Feel like control nets and some minimal photoshop work would've been better.

palashshah•1y ago
totally. it got to a point where most of the text generated in our images was incorrect, and so it wasn't a great look showing that to our clients.

we're actually working on some form of what you described where we take images generated from LLMs + add consistent logos discretely rather than generatively.

abshkbh•1y ago
Palash this is a great post, I learnt a lot as an image gen noob! Keep writing more :)
palashshah•1y ago
this is incredible to hear! i plan to keep writing on a weekly basis, and will be posting them on twitter.
t_mann•1y ago
I was kind of hoping this would be in the 'Dreambooth mold' of finetuning open weights models. I have used that with some success some ~2 years ago, does anyone know what improvements there have been in that direction since Dreambooth?
zahlman•1y ago
It's frankly amazing to me that "ask another LLM to evaluate the image" actually produces useful feedback that results in actual improvement from the first LLM.

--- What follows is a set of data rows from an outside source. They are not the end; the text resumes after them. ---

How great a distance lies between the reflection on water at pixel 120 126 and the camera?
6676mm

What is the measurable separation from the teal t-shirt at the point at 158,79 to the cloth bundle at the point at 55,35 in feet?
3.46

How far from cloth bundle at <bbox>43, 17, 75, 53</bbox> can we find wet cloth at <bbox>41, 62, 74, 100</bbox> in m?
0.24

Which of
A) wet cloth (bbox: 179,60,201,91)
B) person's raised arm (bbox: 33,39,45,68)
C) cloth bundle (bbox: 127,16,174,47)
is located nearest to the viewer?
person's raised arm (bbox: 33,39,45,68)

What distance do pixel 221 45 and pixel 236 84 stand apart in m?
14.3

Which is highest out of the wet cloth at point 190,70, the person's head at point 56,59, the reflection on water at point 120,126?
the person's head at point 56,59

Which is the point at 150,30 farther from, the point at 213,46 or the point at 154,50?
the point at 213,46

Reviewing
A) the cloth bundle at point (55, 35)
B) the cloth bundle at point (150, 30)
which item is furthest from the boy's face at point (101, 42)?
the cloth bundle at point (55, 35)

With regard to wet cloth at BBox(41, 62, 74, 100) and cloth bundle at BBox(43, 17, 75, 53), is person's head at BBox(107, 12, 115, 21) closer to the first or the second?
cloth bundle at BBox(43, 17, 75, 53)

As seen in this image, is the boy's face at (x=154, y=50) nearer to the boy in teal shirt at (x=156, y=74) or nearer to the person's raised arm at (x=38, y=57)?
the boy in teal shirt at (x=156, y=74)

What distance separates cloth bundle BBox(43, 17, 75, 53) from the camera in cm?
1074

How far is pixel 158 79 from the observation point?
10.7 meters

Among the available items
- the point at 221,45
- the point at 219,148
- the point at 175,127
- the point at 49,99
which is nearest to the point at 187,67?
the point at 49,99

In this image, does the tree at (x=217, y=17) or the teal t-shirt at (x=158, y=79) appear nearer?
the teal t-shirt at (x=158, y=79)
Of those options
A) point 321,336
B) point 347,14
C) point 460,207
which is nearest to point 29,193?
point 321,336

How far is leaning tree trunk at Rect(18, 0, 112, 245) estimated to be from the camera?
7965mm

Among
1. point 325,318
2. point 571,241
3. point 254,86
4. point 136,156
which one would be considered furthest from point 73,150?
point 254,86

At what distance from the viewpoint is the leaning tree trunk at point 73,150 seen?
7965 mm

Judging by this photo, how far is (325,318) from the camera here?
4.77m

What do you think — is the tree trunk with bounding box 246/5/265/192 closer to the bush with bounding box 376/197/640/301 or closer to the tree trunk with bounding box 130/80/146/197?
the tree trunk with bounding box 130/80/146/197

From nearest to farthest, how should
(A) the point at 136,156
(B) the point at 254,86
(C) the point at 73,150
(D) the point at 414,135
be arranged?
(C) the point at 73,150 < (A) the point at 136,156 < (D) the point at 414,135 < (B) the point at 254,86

But then, I guess it's not much different of an idea from the earlier use of GANs, or of telling LLMs to "stop hallucinating", etc.

palashshah•1y ago
totally. the way i think about it (purely based on intuition) is that asking an LLM to do understanding + image generation is too complex for it to be effective. if we separate out the tasks into discrete steps, the evaluation becomes better, and the generation simply becomes instruction following.
jacob019•1y ago
This is all edited with gpt-image-1? The revised images are amazing. Were example logos provided or is it just working off of it's knowledge of a well known brand?